No difamador há o que é para leniência e o que é para rigor: como assim? Tanto aquele que difamou a mais elevada no sacerdócio quanto a mais humilde em Israel, dá cem selá. Descobre-se que aquele que fala com sua boca é mais do que aquele que age com ação. Pois assim encontramos, que não foi selada a sentença sobre nossos pais no deserto senão por causa da maledicência, como está dito: e me tentaram estas dez vezes, e não ouviram a minha voz.

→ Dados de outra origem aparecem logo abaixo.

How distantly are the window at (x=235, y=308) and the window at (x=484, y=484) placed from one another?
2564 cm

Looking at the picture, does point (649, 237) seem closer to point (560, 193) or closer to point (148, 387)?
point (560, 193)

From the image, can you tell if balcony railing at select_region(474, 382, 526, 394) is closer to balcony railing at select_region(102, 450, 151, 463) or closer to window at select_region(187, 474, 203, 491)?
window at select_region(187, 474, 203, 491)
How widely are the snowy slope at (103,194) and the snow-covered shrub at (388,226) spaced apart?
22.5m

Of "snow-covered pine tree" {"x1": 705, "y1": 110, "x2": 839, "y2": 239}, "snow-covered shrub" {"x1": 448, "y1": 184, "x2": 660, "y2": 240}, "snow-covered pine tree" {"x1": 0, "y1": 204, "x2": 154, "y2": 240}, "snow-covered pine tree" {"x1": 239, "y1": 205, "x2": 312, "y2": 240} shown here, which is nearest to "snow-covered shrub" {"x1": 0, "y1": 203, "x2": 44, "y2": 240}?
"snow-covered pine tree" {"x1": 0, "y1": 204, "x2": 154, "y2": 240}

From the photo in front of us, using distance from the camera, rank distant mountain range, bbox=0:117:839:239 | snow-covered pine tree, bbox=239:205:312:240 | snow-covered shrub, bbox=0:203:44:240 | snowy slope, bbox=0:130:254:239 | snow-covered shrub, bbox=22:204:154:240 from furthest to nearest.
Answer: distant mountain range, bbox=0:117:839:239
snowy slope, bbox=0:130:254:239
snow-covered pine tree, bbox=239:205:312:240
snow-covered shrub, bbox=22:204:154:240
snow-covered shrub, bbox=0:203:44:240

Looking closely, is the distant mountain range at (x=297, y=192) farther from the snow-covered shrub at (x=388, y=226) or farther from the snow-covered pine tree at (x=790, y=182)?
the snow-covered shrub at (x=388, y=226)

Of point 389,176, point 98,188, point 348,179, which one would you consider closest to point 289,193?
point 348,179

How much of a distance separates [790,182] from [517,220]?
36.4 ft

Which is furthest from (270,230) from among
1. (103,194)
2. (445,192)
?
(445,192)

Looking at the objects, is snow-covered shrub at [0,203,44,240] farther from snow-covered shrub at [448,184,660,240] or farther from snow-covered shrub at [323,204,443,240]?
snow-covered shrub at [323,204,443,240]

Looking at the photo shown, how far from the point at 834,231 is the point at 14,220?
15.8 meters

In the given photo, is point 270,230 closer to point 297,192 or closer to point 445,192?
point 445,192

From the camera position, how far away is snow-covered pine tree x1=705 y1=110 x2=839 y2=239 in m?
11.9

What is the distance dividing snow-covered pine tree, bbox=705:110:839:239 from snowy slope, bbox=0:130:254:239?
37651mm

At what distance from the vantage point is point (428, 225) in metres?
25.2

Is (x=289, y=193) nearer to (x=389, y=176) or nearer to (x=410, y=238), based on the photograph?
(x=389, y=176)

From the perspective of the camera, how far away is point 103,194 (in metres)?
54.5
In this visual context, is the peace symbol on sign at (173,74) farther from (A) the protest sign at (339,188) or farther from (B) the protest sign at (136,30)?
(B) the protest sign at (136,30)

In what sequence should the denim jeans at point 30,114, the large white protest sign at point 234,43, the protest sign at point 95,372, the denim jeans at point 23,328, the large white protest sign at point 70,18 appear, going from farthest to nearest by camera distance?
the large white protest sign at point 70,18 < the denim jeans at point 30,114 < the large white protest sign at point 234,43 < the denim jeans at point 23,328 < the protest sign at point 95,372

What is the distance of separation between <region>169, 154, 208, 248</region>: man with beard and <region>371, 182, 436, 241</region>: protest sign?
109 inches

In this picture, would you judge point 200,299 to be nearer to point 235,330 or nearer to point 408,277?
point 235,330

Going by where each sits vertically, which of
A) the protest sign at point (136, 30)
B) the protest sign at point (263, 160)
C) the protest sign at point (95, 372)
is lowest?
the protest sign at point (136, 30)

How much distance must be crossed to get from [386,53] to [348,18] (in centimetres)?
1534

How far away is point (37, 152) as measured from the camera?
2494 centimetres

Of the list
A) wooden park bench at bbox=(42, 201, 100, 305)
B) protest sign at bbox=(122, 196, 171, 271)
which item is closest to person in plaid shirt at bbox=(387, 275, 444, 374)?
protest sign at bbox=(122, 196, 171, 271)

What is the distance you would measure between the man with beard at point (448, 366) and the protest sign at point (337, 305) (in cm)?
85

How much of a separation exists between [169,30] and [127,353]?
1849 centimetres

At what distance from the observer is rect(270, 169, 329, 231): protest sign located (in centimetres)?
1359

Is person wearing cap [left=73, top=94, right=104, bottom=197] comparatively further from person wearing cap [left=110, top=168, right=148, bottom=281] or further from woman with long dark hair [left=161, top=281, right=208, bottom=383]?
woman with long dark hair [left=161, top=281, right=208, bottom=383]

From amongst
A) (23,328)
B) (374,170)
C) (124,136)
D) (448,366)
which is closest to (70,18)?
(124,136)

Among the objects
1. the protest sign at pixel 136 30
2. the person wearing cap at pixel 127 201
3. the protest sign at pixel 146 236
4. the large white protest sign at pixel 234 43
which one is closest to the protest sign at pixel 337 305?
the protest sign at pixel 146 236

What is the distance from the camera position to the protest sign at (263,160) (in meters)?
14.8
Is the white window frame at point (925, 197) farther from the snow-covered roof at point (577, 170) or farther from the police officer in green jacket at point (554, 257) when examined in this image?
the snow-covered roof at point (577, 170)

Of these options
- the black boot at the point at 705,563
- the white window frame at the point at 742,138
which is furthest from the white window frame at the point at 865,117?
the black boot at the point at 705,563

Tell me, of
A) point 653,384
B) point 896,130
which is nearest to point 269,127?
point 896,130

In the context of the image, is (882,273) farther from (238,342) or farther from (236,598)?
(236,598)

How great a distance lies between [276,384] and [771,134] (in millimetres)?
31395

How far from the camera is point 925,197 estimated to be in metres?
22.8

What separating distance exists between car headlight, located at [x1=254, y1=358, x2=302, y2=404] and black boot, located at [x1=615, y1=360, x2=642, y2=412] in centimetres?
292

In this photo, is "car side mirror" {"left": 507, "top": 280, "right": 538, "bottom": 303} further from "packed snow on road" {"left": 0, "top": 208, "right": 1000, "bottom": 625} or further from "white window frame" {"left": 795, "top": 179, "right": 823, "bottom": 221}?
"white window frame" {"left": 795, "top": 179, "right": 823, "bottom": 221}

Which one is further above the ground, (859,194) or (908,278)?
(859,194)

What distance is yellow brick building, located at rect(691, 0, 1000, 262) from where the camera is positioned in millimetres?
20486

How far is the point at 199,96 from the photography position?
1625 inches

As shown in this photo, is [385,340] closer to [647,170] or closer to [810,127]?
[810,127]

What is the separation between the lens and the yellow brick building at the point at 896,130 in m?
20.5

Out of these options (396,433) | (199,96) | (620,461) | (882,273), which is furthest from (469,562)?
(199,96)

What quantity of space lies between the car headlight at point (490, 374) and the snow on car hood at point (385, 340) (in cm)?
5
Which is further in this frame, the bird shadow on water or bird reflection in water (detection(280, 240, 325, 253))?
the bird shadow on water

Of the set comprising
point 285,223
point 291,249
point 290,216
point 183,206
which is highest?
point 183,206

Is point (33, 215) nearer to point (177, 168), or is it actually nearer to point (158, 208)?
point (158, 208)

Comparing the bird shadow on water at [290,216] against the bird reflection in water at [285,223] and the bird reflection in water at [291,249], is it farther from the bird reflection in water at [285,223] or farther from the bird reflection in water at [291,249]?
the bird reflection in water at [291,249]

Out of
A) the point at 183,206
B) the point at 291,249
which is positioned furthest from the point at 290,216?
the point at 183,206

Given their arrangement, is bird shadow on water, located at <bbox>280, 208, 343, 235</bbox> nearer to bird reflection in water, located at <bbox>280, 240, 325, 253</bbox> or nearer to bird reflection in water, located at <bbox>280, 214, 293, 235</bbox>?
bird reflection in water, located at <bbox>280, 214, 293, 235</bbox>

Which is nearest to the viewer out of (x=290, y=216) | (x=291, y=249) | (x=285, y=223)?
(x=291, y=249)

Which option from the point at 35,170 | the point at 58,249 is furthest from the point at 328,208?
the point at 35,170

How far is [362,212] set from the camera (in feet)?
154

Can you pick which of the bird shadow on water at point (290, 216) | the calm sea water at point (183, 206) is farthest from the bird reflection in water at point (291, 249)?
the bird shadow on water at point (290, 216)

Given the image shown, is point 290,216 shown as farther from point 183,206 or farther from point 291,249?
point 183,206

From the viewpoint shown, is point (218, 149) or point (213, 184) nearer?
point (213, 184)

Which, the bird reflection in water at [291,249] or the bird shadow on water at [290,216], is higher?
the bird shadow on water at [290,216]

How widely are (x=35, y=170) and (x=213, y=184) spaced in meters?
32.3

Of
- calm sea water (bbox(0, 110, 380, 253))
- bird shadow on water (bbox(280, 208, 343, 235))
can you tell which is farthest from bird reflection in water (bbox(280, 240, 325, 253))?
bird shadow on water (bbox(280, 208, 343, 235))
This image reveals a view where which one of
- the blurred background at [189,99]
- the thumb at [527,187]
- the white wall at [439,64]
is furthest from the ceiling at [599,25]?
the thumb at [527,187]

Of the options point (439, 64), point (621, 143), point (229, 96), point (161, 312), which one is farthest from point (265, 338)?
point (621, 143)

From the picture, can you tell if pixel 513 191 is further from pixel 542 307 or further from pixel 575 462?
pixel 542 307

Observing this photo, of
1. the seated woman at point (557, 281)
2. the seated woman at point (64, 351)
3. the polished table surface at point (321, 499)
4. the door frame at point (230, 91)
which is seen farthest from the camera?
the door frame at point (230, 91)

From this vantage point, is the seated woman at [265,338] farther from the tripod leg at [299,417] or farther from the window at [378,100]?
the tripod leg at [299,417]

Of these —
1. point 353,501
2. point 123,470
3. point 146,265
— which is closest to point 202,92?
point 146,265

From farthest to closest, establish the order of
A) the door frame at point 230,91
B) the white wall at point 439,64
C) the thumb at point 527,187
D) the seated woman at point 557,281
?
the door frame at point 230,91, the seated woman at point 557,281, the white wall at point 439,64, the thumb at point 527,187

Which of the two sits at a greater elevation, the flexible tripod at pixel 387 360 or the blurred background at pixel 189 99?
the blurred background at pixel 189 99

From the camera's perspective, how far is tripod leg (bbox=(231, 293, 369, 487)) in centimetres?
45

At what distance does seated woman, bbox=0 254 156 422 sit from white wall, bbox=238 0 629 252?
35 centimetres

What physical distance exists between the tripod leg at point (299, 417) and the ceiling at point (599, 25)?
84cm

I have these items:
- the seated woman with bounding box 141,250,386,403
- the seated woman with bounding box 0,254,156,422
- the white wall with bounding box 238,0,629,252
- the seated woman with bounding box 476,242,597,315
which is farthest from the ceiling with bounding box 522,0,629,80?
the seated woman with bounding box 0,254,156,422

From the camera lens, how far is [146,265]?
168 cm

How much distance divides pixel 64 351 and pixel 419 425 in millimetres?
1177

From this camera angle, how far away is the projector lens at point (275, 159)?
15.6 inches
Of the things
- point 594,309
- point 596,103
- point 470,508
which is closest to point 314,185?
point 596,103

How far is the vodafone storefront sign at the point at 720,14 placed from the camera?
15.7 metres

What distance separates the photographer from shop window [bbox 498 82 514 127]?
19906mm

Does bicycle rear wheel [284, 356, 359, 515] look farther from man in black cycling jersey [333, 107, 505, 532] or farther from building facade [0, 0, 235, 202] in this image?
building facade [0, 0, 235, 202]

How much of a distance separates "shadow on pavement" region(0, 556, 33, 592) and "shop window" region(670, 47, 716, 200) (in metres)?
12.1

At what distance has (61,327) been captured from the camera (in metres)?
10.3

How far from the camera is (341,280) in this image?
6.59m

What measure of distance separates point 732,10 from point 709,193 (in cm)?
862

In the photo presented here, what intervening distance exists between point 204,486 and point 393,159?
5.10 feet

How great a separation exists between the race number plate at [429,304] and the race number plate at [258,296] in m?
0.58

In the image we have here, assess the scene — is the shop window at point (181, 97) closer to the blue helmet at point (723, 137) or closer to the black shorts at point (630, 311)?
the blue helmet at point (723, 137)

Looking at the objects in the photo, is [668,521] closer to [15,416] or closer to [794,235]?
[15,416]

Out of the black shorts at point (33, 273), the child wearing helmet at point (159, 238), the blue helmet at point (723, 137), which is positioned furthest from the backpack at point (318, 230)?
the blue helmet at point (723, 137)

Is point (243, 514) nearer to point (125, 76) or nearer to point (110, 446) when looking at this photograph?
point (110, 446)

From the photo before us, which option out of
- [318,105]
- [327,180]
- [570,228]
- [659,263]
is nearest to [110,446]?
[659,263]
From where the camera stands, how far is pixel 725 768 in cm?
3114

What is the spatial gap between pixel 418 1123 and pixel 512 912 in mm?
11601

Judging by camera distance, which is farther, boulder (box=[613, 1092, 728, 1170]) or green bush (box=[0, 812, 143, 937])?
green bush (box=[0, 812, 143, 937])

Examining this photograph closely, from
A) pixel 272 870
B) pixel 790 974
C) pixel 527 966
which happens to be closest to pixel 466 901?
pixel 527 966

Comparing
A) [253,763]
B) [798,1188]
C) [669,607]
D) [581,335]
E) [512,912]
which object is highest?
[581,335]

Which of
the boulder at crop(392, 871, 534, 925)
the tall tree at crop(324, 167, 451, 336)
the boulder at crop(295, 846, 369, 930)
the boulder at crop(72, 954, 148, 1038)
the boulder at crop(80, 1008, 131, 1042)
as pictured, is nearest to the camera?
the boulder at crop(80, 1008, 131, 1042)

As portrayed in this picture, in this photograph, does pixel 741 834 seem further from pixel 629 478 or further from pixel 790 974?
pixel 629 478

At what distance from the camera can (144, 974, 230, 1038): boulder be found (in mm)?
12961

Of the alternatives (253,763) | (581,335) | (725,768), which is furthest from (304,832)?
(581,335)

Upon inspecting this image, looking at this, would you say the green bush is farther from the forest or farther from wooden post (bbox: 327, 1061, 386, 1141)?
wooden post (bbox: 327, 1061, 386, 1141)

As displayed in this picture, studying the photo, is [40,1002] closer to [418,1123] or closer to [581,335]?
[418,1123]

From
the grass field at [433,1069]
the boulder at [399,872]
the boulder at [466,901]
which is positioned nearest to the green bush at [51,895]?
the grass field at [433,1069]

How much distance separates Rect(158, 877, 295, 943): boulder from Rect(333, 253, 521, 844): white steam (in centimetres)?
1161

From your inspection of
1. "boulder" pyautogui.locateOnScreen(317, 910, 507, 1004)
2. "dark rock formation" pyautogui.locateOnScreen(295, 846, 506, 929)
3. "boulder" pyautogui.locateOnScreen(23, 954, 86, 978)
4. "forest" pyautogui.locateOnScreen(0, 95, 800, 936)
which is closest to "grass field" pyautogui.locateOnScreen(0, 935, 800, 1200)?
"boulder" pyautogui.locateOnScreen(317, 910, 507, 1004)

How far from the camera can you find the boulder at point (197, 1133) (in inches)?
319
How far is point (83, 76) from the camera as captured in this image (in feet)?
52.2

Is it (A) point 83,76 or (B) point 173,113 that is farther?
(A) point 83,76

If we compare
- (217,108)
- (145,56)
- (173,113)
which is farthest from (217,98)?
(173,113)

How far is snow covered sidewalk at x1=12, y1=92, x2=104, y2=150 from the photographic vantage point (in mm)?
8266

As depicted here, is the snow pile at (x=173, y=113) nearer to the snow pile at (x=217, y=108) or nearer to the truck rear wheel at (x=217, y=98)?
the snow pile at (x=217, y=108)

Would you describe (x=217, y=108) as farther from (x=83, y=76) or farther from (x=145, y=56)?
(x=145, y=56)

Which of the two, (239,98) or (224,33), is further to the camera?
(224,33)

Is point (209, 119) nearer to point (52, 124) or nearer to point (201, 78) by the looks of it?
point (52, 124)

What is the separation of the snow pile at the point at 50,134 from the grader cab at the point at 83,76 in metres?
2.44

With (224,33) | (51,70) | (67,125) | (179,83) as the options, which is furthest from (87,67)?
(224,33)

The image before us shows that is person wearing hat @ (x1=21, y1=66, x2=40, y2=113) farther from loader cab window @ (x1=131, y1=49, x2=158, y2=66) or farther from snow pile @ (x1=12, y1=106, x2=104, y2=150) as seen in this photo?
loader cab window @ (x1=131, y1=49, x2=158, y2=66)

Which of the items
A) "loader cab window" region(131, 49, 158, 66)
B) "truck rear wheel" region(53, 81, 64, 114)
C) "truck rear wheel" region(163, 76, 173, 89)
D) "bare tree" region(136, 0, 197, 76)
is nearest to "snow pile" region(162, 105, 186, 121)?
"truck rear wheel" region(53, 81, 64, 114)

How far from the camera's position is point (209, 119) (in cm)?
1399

— Esta última mishná do Perek Guimel trata do quinto e último caso: o “difamador” (motzi shem ra), aquele que se casa com uma mulher e, depois, alega falsamente perante o tribunal que não a encontrou virgem, imputando-lhe assim uma falta que não cometeu. Também aqui a Torá fixa uma soma única e invariável — cem selá, o dobro da multa do estuprador e do sedutor —, paga tanto no caso da mulher mais nobre da linhagem sacerdotal quanto no da mais humilde em Israel. A mishná então extrai desta soma dobrada uma conclusão moral notável: já que aquele que apenas fala — sem tocar na vítima, sem realizar qualquer ato físico — paga o dobro do que paga aquele que efetivamente estuprou ou seduziu, segue-se que a palavra maliciosa é considerada, pela própria Torá, mais grave do que a ação. E a mishná traz uma prova histórica dessa gravidade: dentre todos os pecados cometidos por Israel no deserto — a idolatria do bezerro de ouro, as múltiplas queixas, as rebeliões —, a sentença final de morte no deserto, que impediu toda aquela geração de entrar na Terra Prometida, só foi selada por causa da maledicência (lashon hara) espalhada pelos espias, que trouxeram um relatório caluniador sobre a terra de Israel. É a esse episódio que se refere o versículo citado, no qual Deus enumera as dez vezes em que o povo O testou e não obedeceu à Sua voz — e é justamente após o relato difamatório dos espias que a sentença é finalmente selada.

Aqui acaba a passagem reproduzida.